# Speculative Decoding: Train and Benchmark Medusa

Large Language Models (LLMs) are changing our world. However, productionizing them can be slow and expensive. Speculative decoding is a technique that can speed up LLM inference by predicting multiple future tokens in parallel. This can reduce the time required for generating text outputs. However, speculative decoding can be complex to implement. Medusa is a framework that simplifies the speculative decoding process while maintaining its benefits.

Medusa accelerates LLM text generation by adding multiple decoding heads to predict several subsequent tokens in parallel, instead of just the next token. It then uses tree attention to efficiently process multiple token candidates simultaneously and a typical acceptance scheme to select plausible continuations, resulting in about a 2x speedup in generation time. By integrating additional "Medusa heads" with the original model, it allows for efficient token generation without the need for a separate draft model. 

This blog post shows you how to train and benchmark Medusa. 

## Training Medusa

Before training our Medusa we need to better understand our data distribution. One of the most important things is to have a good dataset (with similar distribution to what will be used in production) because Medusa has a much higher hit-rate when the generation is in-domain. 
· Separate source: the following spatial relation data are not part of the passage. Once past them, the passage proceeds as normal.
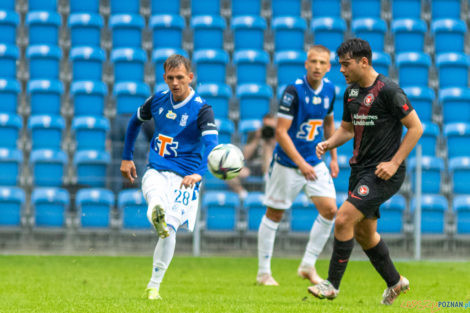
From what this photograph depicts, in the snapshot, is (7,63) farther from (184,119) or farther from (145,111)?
(184,119)

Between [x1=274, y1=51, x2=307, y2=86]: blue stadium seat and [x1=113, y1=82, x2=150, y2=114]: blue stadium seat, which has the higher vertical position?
[x1=274, y1=51, x2=307, y2=86]: blue stadium seat

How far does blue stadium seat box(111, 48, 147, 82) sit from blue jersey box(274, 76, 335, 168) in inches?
262

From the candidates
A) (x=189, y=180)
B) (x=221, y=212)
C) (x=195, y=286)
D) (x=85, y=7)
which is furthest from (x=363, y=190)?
(x=85, y=7)

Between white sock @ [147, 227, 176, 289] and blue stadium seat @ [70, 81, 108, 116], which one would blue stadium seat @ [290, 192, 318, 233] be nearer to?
blue stadium seat @ [70, 81, 108, 116]

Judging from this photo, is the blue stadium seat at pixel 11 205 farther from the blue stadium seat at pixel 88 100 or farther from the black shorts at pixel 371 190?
the black shorts at pixel 371 190

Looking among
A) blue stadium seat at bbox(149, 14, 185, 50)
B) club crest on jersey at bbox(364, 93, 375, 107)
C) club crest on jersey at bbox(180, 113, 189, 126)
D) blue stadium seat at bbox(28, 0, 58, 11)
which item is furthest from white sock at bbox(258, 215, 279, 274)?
blue stadium seat at bbox(28, 0, 58, 11)

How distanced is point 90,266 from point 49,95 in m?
4.47

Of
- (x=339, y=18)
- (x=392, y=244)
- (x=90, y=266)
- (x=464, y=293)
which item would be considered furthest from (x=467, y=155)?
(x=90, y=266)

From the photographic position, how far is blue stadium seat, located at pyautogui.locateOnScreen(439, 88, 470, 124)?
13453 millimetres

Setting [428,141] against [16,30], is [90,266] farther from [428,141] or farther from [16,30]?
[16,30]

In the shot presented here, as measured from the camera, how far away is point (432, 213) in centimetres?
1159

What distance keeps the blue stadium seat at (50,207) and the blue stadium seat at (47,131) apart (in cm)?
117

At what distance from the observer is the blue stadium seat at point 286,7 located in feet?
51.5

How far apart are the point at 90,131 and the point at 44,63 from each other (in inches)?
99.2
This means if you are going to train Medusa on a dataset that is very different from the data/user queries you have in production, your speedup will be minimal or non-existent. 

There are 3 different ways to select/prepare data for training Medusa:

1. **Self-distillation**: This is the easiest and most effective way to prepare data for training. You can use the same model to generate the data that you will use to train the model. Essentially, you prompt the model with a similar input to what you will use in production and the model will generate the output.
2. **User/Application data**: If you are able to collect real user queries and model outputs, you can use this data to train Medusa. 
3. **Fine-tuning data**: If you don't have access to user data, you can use the fine-tuning dataset to train Medusa.
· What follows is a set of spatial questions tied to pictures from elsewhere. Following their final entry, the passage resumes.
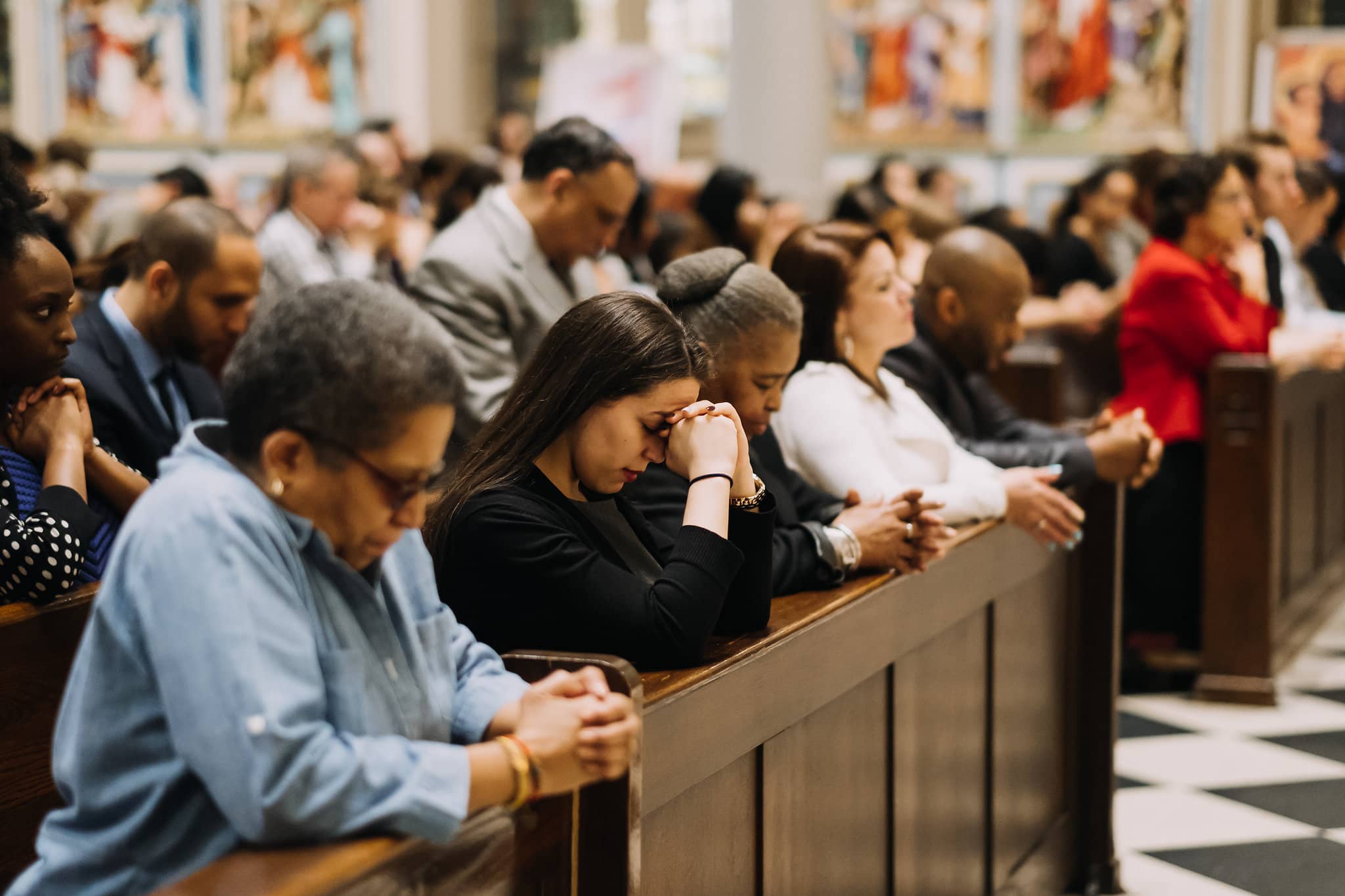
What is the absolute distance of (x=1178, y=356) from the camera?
5605 millimetres

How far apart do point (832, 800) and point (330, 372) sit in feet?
4.60

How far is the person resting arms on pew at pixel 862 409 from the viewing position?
10.9ft

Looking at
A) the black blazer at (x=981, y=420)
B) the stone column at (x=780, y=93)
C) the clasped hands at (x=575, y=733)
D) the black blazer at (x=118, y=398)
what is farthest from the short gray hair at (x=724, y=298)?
the stone column at (x=780, y=93)

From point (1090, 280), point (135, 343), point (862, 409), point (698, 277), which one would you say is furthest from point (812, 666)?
point (1090, 280)

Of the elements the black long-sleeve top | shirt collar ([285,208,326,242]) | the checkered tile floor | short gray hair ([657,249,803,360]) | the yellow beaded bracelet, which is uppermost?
shirt collar ([285,208,326,242])

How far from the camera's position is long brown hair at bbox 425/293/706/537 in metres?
2.27

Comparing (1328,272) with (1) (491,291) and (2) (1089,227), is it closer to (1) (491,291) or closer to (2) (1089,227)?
(2) (1089,227)

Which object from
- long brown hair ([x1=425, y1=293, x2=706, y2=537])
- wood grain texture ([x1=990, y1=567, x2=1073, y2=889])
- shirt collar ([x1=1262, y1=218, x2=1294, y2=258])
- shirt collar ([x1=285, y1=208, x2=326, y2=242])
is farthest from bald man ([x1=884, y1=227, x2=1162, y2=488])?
shirt collar ([x1=1262, y1=218, x2=1294, y2=258])

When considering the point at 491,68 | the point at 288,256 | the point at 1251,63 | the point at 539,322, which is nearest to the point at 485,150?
the point at 288,256

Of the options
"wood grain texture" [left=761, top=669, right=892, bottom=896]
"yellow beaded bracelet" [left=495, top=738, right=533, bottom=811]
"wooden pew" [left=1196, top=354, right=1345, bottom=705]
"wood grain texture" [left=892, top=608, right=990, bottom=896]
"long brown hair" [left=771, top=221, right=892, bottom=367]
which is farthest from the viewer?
"wooden pew" [left=1196, top=354, right=1345, bottom=705]

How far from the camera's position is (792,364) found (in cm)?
286

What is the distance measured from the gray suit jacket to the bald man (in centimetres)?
96

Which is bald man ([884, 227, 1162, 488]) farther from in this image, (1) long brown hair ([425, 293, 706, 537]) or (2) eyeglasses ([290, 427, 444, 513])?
(2) eyeglasses ([290, 427, 444, 513])

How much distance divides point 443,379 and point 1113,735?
116 inches
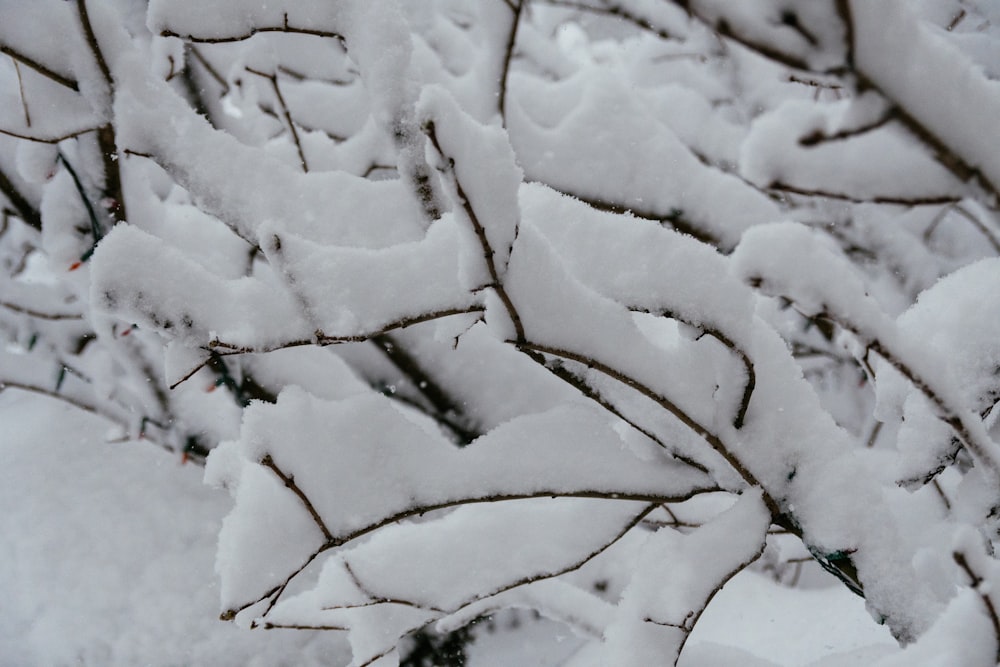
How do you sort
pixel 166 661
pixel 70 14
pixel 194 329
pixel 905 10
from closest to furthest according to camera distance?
pixel 905 10
pixel 194 329
pixel 70 14
pixel 166 661

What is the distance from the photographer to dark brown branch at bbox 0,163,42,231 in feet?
5.30

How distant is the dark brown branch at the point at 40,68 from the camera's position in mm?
817

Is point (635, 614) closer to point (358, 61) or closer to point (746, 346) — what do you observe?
point (746, 346)

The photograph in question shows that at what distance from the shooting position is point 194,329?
637 mm

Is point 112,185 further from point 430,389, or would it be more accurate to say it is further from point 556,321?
point 556,321

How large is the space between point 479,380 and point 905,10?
123 centimetres

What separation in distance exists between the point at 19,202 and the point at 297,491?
56.4 inches

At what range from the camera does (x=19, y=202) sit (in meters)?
1.62

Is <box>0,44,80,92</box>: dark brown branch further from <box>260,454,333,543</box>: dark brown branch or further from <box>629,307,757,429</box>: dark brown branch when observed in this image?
<box>629,307,757,429</box>: dark brown branch

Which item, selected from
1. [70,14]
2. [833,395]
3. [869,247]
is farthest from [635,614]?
[833,395]

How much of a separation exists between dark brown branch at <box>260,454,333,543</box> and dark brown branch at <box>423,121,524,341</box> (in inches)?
11.4

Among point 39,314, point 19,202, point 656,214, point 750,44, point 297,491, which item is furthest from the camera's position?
point 39,314

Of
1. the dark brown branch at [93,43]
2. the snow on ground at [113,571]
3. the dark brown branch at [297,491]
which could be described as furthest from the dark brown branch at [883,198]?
the snow on ground at [113,571]

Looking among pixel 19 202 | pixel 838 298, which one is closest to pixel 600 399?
pixel 838 298
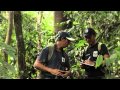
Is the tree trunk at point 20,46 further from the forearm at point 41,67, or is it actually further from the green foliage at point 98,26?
the forearm at point 41,67

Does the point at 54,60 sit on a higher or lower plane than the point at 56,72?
higher

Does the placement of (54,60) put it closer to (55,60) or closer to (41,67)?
(55,60)

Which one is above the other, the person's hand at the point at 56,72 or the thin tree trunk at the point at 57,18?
the thin tree trunk at the point at 57,18

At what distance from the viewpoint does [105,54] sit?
3.88m

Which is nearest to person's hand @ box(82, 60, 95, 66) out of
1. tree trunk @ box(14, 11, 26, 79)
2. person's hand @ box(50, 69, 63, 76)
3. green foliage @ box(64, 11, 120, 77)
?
green foliage @ box(64, 11, 120, 77)

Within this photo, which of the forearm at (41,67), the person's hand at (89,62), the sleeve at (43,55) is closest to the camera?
the forearm at (41,67)

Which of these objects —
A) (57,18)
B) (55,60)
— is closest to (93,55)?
(55,60)

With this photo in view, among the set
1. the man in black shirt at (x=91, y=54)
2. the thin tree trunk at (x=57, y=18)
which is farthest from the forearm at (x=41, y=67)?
the thin tree trunk at (x=57, y=18)

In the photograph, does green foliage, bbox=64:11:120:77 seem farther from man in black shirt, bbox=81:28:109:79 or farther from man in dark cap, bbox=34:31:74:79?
man in dark cap, bbox=34:31:74:79

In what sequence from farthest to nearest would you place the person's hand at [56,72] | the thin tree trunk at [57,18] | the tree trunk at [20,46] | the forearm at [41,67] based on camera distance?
the thin tree trunk at [57,18] → the tree trunk at [20,46] → the forearm at [41,67] → the person's hand at [56,72]

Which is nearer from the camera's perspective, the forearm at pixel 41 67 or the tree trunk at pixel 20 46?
the forearm at pixel 41 67
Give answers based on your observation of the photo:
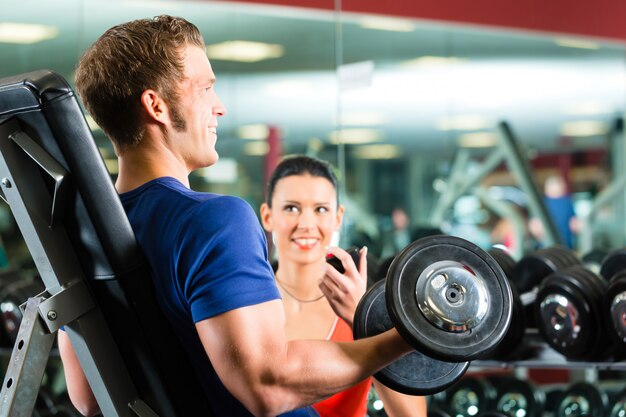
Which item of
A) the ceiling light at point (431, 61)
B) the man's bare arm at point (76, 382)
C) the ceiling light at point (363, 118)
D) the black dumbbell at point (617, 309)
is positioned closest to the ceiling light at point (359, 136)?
the ceiling light at point (363, 118)

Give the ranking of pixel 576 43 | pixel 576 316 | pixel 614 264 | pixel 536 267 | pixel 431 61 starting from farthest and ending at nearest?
1. pixel 576 43
2. pixel 431 61
3. pixel 536 267
4. pixel 614 264
5. pixel 576 316

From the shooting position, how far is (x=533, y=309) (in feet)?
10.3

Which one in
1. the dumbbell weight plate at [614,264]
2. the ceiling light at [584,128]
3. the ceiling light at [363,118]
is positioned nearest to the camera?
the dumbbell weight plate at [614,264]

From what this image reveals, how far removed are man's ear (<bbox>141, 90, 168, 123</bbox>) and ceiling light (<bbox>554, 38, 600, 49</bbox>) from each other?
15.5 ft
In this blog post, we will use the fine-tuning data to train Medusa. 

The dataset or data distribution also plays a key role when evaluating/benchmarking the performance of the Medusa heads. As we learned that Medusa has a much higher hit-rate when the generation is in-domain, it is important to evaluate the Medusa heads on the same data distribution that will be used in production or training. I

Okay lets get started. 🚀 We will use a smalle modified the [original implementation of Medusa](https://github.com/FasterDecoding/Medusa). The repository includes a training script along side a python package. Lets clone the repository and install the package.

In [None]:
# Install Pytorch, Deepspeed & Hugging Face libraries
%pip install "torch==2.4.0" tensorboard "transformers==4.44.2" "datasets==2.21.0" "accelerate==0.33.0" "deepspeed==0.14.5"
# Download and install Medusa packages
# !git clone https://github.com/philschmid/Medusa
# !cd Medusa && pip install -e .

We are going to use the same SFT dataset as used for the model. As model we will use [philschmid/code-llama-3-1-8b-text-to-sql](https://huggingface.co/philschmid/code-llama-3-1-8b-text-to-sql) a Llama 3.1 8b Q-Lora fine-tuned LLM for text-to-sql task. The SFT dataset is available at [philschmid/text-to-sql-dataset-medusa](https://huggingface.co/datasets/philschmid/text-to-sql-dataset-medusa). 
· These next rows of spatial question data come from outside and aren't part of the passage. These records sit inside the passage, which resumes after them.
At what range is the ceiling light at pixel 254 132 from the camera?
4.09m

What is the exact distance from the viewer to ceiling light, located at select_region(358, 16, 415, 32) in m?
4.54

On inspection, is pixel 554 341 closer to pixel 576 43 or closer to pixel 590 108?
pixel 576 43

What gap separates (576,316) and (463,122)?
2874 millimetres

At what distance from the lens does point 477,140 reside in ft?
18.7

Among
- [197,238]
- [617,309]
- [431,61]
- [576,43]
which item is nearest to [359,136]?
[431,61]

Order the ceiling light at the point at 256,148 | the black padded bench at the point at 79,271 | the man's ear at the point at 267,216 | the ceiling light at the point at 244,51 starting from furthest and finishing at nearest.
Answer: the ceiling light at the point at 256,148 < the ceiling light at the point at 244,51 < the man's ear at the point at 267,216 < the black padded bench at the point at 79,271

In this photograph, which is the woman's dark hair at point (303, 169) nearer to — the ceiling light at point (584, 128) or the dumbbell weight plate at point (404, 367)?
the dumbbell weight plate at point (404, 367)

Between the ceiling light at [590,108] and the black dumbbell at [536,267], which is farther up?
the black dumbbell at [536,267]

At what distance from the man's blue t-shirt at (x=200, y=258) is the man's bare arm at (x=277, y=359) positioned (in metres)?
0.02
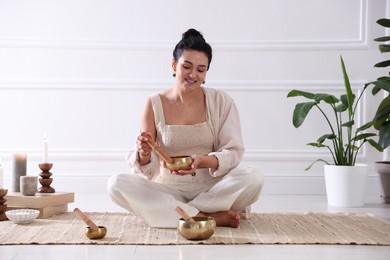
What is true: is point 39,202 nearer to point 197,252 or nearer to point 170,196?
point 170,196

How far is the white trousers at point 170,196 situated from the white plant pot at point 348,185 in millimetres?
1112

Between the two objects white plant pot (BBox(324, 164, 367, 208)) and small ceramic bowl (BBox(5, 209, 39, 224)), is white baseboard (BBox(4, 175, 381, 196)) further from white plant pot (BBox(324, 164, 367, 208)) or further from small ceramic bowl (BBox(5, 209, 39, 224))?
small ceramic bowl (BBox(5, 209, 39, 224))

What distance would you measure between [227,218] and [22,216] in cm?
89

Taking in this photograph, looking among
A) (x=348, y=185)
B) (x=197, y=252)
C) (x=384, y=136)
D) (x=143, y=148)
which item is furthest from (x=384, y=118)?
(x=197, y=252)

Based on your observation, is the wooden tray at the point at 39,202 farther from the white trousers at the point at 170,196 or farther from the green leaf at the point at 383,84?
the green leaf at the point at 383,84

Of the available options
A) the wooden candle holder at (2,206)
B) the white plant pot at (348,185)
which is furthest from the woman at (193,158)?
the white plant pot at (348,185)

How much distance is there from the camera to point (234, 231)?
248cm

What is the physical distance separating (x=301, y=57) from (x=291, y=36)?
0.54 ft

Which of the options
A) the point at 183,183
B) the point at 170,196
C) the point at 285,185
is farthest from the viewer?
the point at 285,185

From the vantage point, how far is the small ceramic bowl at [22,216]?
2615mm

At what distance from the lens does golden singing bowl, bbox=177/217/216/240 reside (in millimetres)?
2209

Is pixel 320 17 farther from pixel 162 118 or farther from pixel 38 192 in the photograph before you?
pixel 38 192

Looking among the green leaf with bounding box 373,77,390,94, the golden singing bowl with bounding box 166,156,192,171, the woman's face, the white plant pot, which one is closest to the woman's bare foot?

The dataset includes 10,000 training samples, which where used for SFT and 2,500 test samples. We will later use those unseen 2,500 test samples for benchmarking our edusa Model.

First Lets download our dataset and save it to a json file.

In [None]:
from datasets import load_dataset
import json

# Load the dataset
dataset = load_dataset("philschmid/text-to-sql-dataset-medusa")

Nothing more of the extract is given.